Published in News

Intel admits a decade of bad decisions

by on22 November 2021

Gelsinger says these problems don’t go away overnight

Intel's new chief executive, [Kicking] Pat Gelsinger, has told CNET that Chipzilla was at a fork in the road [or forked] after squandering its lead because of a half decade of problems modernising its manufacturing.

Gelsinger said that after a decade of bad decisions, “this doesn't get fixed overnight”.

He said the bottom was behind Intel, which is a good place for bottoms to be and “the slope is starting to feel increasingly strong".

More fabs are on the way, too. In an enormous empty patch of dirt at its existing Arizona site, Intel has just begun building fabs 52 and 62 at a total cost of $20 billion, set to make Intel's most advanced chips, starting in 2024.

Later this year, it hopes to announce the US location for its third major manufacturing complex, a 1,000-acre site costing about $100 billion. The spending commitment makes this year's $3.5 billion upgrade to its New Mexico fab look cheap.

The goal is to restore the US share of chip manufacturing, which has slid from 37 percent in 1990 to 12 percent  today.

"Over the decade in front of us, we should be striving to bring the US to 30 percent  of worldwide semiconductor manufacturing", Gelsinger said.

Gelsinger said that returning Intel to its glory days — and anchoring a resurgent US electronics business in the process — is much easier said than done.

Making chips profitably means running fabs at maximum capacity to pay off the investments required to stay at the leading edge. And if he stuffs it up Intel could suffer the fate of IBM or Globalfoundries which were squeezed out.

Intel now plans to upgrade its manufacturing five times in the next four years, a breakneck pace by industry standards.

Analysts are surprised at the roadmap, which they find really aggressive.

Linley Group analyst Linley Gwennap said: "I don't have any idea how they are going to accomplish all of that...."

Gelsinger has a tech-first recovery plan. He's pledged to accelerate manufacturing upgrades to match the technology of TSMC and Samsung by 2024 and surpass them in 2025. He's opening Intel's fabs to other companies that need chips built through its new Intel Foundry Services (IFS).

He's relying on other foundries, including TSMC, for about a quarter of Intel's near-term chipmaking needs to keep its chips more competitive during the upgrades. This three-pronged strategy is called IDM (integrated design and manufacturing) 2.0.

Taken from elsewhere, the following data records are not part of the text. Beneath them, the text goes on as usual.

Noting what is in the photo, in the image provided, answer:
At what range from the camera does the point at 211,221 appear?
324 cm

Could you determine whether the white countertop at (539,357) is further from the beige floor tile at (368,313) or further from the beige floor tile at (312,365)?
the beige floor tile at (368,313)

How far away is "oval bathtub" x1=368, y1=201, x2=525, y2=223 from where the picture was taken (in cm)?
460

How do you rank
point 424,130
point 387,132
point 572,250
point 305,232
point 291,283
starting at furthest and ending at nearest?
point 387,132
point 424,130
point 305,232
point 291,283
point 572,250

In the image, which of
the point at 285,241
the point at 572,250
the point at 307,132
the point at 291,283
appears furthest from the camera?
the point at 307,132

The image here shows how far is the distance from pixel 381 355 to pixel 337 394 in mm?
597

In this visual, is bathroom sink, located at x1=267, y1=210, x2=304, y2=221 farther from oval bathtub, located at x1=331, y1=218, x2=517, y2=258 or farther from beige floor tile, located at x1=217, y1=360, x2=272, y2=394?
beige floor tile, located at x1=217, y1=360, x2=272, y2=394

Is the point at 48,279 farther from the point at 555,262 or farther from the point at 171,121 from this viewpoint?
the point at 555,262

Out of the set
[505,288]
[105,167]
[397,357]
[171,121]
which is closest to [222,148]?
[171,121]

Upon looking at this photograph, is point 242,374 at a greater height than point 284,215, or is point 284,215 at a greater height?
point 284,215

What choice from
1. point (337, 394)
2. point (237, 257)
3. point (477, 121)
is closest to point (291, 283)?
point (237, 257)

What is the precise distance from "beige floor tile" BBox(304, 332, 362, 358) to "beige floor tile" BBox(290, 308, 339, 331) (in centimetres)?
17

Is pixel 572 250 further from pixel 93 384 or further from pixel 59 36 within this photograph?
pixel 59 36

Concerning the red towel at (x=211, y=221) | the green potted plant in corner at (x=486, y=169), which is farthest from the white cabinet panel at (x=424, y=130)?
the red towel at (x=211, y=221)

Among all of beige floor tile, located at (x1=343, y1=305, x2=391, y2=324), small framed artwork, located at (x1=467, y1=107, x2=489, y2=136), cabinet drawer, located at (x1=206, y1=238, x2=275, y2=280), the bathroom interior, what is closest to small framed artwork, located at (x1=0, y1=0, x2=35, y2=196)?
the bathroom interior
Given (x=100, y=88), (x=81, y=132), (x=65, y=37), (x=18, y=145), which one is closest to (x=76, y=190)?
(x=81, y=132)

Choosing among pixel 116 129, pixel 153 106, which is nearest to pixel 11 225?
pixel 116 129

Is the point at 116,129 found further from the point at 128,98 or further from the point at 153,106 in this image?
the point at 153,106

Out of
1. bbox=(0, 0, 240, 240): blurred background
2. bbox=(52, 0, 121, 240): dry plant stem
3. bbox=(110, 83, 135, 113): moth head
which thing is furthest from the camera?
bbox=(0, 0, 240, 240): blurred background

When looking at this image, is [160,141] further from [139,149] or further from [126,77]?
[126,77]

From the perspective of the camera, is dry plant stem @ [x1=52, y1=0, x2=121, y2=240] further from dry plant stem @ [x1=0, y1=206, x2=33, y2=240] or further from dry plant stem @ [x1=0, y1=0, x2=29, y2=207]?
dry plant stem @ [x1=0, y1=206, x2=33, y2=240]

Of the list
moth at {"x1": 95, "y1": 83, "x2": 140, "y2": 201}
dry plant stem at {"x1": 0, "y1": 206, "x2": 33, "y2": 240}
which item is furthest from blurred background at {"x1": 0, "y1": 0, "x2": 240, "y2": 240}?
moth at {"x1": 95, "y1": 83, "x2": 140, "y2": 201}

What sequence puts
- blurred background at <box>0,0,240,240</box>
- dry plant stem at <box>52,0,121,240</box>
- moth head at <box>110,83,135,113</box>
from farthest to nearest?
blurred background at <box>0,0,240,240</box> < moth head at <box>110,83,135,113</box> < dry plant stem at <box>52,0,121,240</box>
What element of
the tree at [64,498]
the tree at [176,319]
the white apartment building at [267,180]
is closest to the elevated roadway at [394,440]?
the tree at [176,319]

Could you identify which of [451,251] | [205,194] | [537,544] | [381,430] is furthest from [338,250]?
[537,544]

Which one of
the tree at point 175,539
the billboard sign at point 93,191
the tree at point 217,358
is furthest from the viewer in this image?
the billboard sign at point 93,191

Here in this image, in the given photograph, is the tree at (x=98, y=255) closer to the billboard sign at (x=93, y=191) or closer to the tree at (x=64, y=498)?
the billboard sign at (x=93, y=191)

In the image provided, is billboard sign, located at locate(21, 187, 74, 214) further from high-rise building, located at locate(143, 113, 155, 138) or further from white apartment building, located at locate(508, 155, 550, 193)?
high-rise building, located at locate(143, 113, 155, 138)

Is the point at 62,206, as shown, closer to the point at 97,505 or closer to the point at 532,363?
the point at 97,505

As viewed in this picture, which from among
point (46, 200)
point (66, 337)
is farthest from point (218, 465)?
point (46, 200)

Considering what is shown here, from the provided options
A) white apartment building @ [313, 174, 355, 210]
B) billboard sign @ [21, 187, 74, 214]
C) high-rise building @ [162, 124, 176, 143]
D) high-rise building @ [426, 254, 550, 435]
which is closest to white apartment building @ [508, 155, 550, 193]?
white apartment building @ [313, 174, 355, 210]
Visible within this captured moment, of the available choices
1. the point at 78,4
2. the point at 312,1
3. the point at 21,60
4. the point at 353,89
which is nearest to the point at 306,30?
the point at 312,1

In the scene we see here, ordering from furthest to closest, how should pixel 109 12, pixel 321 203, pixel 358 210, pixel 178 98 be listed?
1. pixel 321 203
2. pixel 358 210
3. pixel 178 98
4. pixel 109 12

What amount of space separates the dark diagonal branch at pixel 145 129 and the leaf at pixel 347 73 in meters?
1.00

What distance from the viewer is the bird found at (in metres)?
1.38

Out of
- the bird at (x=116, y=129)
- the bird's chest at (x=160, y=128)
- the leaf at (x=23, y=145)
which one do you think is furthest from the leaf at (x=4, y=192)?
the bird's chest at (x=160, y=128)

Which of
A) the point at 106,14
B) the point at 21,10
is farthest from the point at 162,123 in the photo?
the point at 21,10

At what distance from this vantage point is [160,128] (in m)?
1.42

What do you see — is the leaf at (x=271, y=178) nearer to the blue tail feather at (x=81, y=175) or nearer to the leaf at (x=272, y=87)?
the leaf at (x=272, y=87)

The cunning plan is more ambitious than the future some had expected, in which Intel would sell its factories and join the ranks of "fabless" chip designers like Nvidia, AMD and Qualcomm that rely on others for manufacturing.

Gelsinger has another issue on his hands in that shareholders may not like Gelsinger's spending-heavy strategy. Gelsigner told the board that Intel is done with stock buybacks, a financial move in which a company uses its cash to buy stock and thereby increase its price.

 "We're investing in factories. That's going to be the use of our cash."